-Beni
bir daha arama, hoşça kal! dedi ve
telefonu adamın yüzüne kapadı. Bu kapatış canın cehenneme demekti. Artık
umurumda değilsin, sevmiyorum seni demekti.
-Sen
hoşça kal dersen ben rezilce kalırım. Sen bitti dersen canıma kastedersin.
demek istedi adam ama telefon kapanmıştı.
Adam kadına diyemedi "Gitme" diye.
"Yalvarırım
kal" diyemedi.
Bütün kal'lar yan yana gelse bir
tane git'i durduramaz.
Bütün gel'ler bir olsa bir tane
git'i alıkoyamaz yolundan.
Hakkı yoktu bunu söylemeye adamın
ama kadının gitmeye hakkı çoktu. Daha iyilerine layıktı, daha yüreklilerine, daha
varlıklı olanlarına ve daha sevmesini bilenlerine!
Adam yüreğini vermişti.
Aklını...
Verebileceği en kutsal ve değerli olan ne ise onu vermişti:
Kalbini...
İstese canını da verirdi onun
uğruna, kanını...
Birkaç satır yazdın diye sevdin mi
oldun be adam!
Birkaç dize dizdin diye aşık mı
oldun be adam!
Diyemedi adam "Sen olmazsan yazamam." diye!
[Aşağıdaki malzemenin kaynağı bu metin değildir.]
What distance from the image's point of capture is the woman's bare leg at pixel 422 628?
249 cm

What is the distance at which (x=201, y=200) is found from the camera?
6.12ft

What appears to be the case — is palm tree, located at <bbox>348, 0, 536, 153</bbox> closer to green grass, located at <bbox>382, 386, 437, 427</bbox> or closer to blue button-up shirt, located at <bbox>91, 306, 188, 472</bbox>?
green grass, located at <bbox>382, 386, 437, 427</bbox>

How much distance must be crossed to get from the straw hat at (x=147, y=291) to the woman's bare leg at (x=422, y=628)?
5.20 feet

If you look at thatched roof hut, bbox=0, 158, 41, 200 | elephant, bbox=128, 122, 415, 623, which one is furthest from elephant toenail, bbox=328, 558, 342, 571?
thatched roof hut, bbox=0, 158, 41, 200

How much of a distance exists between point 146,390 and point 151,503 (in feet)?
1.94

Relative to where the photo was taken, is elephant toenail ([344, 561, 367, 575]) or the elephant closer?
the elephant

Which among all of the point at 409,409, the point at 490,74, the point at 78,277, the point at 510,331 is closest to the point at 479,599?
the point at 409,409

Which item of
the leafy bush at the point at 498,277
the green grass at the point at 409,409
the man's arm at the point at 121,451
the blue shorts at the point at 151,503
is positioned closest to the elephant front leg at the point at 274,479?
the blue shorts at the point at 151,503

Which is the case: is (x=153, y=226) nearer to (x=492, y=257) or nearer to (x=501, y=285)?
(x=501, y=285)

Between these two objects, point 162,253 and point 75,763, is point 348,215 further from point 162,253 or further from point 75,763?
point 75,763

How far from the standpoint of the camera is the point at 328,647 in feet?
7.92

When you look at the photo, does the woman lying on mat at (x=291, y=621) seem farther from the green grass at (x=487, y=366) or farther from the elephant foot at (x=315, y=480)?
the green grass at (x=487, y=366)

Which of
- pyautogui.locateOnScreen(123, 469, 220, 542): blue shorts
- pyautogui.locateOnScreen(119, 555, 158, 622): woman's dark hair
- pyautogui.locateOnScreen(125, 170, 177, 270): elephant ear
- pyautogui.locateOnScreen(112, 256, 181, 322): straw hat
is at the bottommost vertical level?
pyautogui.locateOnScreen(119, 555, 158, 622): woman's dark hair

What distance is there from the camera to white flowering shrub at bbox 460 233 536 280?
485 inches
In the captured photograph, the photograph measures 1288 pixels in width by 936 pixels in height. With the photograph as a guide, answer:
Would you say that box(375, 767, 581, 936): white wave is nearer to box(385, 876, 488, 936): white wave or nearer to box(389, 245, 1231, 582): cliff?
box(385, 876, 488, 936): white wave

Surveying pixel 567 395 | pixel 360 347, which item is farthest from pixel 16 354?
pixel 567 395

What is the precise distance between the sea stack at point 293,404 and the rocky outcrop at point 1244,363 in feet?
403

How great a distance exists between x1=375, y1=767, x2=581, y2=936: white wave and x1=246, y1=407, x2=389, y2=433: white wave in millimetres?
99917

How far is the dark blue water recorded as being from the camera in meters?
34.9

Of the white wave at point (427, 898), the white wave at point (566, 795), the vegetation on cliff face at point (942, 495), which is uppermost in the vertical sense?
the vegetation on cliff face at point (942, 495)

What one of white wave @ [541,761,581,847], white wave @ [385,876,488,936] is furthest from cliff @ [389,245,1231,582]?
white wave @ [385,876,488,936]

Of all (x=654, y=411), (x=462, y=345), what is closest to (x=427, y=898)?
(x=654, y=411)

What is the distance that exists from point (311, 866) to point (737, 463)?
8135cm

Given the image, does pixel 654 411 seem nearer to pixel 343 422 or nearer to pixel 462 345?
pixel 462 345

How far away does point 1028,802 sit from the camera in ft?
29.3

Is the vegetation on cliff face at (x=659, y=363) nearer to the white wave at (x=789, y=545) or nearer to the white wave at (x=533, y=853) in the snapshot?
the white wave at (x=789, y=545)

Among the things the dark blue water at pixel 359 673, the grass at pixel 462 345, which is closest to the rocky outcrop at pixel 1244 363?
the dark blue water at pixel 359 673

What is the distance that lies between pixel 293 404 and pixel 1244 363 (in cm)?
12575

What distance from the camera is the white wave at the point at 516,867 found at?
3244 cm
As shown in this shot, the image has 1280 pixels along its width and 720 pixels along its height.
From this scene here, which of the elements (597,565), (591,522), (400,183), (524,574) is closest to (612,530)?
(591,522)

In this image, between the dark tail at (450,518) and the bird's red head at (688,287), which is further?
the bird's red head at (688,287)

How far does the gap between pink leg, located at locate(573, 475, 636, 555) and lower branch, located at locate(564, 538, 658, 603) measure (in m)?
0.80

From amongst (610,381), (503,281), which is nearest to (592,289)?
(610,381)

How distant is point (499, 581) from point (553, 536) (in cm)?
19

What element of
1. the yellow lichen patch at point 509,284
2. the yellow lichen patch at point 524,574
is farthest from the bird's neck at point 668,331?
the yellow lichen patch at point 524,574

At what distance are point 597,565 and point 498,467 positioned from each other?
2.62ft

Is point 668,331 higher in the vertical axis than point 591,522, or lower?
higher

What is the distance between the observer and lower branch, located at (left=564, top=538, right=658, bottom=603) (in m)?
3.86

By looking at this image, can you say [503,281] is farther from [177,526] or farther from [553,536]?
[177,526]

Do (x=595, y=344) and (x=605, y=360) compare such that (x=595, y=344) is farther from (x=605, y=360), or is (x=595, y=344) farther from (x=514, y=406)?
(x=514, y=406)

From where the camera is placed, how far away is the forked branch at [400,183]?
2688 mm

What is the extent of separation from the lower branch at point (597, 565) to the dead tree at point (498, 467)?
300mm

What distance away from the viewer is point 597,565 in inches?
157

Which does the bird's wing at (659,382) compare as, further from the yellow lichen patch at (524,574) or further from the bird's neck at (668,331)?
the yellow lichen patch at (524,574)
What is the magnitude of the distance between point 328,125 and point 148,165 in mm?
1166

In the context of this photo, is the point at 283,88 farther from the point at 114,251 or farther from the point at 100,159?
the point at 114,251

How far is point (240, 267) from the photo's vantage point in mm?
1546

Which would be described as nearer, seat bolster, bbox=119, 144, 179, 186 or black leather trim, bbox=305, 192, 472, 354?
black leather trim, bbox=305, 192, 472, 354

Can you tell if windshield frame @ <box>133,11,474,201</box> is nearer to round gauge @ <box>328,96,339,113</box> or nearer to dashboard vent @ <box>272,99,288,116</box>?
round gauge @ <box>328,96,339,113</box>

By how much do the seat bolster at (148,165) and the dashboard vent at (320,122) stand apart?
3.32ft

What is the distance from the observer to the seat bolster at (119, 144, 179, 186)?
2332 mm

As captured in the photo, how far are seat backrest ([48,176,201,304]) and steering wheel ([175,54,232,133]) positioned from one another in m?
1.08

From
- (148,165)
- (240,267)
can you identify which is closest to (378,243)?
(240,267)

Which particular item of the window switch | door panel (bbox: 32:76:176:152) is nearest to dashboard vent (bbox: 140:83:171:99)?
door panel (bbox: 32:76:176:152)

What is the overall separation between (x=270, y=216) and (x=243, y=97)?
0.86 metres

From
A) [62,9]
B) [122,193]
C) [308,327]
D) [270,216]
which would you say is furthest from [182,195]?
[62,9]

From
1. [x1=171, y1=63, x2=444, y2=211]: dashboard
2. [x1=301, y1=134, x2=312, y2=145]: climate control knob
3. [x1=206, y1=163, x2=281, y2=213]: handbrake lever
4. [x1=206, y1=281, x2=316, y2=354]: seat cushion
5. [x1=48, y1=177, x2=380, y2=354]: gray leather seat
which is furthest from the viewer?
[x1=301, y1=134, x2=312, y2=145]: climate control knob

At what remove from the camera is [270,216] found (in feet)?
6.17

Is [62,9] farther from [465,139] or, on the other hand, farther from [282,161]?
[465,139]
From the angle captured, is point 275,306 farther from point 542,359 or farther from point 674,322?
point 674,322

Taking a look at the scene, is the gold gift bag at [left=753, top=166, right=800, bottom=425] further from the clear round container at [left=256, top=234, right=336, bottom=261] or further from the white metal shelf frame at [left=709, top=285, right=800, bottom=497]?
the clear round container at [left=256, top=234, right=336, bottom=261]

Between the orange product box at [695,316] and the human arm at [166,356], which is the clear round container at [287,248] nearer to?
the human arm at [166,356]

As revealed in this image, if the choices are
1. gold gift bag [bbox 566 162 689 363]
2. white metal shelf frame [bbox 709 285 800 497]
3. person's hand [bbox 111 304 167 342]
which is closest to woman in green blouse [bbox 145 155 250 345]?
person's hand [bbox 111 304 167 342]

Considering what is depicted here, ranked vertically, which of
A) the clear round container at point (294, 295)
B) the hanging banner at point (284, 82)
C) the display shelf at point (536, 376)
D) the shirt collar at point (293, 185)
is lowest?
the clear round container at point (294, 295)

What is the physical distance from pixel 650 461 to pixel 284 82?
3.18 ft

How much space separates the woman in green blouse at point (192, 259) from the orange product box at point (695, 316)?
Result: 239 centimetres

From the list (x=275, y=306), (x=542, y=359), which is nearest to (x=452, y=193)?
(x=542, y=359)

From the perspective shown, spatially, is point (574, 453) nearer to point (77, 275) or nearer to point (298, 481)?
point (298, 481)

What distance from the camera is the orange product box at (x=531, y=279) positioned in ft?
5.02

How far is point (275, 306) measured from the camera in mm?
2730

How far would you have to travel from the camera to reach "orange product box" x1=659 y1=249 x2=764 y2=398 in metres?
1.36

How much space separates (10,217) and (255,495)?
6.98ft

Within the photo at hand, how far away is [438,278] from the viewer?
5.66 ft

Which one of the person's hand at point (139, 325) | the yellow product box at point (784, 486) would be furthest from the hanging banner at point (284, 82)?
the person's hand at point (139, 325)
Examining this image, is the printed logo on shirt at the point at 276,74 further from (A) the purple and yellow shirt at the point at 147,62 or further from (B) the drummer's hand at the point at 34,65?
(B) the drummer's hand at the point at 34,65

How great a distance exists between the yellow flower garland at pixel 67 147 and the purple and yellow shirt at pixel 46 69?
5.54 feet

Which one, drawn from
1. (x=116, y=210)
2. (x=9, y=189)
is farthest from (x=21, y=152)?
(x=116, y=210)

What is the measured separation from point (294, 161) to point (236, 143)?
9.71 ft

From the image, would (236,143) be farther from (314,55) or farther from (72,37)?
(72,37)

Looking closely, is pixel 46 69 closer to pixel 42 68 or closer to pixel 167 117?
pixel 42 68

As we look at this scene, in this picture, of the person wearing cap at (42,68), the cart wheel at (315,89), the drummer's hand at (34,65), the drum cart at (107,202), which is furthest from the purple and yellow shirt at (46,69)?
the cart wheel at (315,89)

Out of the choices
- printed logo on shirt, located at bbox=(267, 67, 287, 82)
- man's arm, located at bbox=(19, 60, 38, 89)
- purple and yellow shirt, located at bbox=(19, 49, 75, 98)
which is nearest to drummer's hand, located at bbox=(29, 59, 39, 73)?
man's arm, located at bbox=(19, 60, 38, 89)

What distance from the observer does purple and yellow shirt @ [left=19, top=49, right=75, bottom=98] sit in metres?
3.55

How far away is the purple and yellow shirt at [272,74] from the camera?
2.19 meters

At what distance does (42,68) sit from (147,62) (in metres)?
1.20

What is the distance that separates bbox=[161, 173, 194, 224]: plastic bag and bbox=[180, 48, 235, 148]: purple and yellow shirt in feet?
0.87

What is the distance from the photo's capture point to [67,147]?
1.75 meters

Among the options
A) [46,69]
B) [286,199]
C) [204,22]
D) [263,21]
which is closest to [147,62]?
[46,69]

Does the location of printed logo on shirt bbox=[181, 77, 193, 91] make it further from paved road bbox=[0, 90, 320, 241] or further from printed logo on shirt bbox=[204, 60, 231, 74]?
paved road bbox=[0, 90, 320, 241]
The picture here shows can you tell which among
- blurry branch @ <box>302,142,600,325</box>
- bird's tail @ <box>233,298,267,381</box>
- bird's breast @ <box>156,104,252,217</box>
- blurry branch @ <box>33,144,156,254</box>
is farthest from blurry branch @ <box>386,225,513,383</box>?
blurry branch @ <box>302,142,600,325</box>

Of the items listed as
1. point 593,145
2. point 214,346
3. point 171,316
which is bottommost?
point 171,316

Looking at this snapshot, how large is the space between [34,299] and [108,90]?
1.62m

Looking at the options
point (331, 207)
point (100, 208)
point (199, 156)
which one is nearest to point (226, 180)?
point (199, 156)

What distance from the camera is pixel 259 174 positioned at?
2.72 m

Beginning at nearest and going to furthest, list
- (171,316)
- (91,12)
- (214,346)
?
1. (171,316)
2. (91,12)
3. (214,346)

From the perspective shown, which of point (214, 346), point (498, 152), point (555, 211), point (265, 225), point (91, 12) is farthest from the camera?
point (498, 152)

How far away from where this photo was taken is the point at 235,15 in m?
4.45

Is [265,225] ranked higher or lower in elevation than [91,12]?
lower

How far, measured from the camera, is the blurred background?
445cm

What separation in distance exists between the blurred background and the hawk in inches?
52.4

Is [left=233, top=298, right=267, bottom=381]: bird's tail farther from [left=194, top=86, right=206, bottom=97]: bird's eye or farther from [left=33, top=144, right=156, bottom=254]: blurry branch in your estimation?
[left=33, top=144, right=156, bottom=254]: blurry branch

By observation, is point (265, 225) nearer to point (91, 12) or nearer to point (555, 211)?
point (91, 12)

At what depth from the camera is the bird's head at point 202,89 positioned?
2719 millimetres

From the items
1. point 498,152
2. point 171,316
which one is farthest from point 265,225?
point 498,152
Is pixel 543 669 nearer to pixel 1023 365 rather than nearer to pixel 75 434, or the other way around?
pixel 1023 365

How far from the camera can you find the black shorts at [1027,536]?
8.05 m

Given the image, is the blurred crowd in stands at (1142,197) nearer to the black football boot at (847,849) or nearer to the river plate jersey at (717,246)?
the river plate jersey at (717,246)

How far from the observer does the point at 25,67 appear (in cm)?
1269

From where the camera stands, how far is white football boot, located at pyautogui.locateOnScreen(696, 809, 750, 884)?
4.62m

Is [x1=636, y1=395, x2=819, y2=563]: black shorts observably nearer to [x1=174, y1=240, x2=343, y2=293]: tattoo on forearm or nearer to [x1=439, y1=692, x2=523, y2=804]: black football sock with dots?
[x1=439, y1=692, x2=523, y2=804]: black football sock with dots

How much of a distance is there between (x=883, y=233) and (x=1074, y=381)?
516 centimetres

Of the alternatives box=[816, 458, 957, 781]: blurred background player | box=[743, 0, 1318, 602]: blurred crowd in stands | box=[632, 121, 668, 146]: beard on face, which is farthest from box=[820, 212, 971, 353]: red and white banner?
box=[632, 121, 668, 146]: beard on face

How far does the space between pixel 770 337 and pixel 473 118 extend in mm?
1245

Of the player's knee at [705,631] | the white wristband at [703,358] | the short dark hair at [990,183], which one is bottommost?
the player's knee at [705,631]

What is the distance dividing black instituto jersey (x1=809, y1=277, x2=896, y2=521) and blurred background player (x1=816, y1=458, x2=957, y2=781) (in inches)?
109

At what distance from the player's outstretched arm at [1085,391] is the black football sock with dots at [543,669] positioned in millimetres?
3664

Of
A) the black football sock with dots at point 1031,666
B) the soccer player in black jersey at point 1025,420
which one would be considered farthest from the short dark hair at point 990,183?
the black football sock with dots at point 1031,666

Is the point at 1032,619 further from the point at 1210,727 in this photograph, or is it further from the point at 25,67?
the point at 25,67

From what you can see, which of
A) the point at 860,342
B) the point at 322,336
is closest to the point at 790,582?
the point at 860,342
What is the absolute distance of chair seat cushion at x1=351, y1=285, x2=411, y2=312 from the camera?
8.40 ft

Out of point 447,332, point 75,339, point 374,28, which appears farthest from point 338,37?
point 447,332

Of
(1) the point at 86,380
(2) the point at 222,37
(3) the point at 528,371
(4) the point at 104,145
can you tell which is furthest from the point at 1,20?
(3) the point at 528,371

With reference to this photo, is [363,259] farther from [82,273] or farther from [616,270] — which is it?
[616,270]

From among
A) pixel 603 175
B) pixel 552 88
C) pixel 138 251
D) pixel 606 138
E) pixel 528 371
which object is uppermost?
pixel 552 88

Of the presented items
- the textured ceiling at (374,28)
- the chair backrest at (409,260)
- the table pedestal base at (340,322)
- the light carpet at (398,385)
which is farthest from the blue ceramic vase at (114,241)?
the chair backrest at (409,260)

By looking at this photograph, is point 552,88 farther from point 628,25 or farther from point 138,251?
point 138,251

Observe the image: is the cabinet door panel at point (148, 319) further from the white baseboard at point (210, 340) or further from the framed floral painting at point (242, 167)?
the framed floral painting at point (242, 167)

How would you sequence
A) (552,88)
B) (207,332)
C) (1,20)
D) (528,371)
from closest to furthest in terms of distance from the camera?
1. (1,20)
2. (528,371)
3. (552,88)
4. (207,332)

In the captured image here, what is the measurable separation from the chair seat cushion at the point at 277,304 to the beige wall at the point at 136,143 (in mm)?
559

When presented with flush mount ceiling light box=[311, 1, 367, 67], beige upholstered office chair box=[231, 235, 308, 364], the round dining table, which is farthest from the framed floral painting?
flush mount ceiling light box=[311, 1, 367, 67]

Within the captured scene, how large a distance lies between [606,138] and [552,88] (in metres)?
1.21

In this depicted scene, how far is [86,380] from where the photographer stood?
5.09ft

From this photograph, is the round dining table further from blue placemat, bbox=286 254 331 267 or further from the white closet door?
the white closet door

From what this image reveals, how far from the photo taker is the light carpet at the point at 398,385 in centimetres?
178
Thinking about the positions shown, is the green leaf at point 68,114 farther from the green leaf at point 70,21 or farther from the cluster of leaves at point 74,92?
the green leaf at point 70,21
Diyemedi adam " Sen olmazsan yazmam." diye.
Adam yıkıldı kartondan saraylar
gibi.
Barakaya döndü yüreği.
Aklı gitti başından.
Aşkı kalbinden...
Siz sanırsınız ki bir insan sadece
mermiyle mi öldürülür?
Sözden daha tehlikeli silah mı var
yeryüzünde!
"Sen
gitsen de benden ben gidemem senden asla! Rabbim canım alsa tam da şu
anda!" dedi içinden.
Olduğu yere çöktü.
Bir kurşun yedi sanki kalbinin tam
ortasına.
Bir kurşun ki çok sonra hissedecekti
ağrısını.
Çok sonra ölecekti.
Bir ishak kuşu öttü acı acı. Bir
silah patladı, bir gemi battı sonsuz ve derin okyanuslarda, bir gök yırtıldı,
bir yer alt üst oldu.
Kalabalık toplandı başına, yere
çöken adamın.
Kimse ne yapacağını ne diyeceğini
bilemiyordu.
Adam kendinde değildi.
Çok derinden gelen bir ah sesi
saklıydı adamın içinde.
Gözleri kapalıydı.
Aklı gitmişti.
Kalbi atıyordu körük gibi.
"Kriz
geçiriyor." dedi biri.
Bir diğeri "Acı bir haber almıştı baksanıza telefonu elinde"
Yorumların hiçbiri birini
tutmuyordu. Kalabalık sayısınca yorum vardı ve o kadar ses.
Adam tık nefes!
Gözlerini bir açtı, bir kapadı.
Sonra bir daha açtı.
Bu kalabalıkta neyin nesiydi.
Neden yere çömelmişti.
Gözleri neden yaşlıydı.
Sesi neden titrekti.
Ve neden üşüyordu temmuz günü.
Doğrulmaya çalıştı, yapamadı.
Birileri kollarına girdi adamın,
ayağa kaldırdılar.
Teşekkür bile etmedi adam yardımına
koşanlara.
"Bir
hoşça kala sığdırdı beni yere göğe sığdıramadığım yârim." dedi ve kalabalığı bir bıçak gibi yararak
yalpayarak yürüdü. Acınası bakışları göremeyecek kadar gözleri doluydu. "Vah vah yazık!" diyen sesleri
duyamayacak kadar sağırdı.Aşkın
sillesini ense köküne yemişti. Okkalı bir tokattı, esaslı...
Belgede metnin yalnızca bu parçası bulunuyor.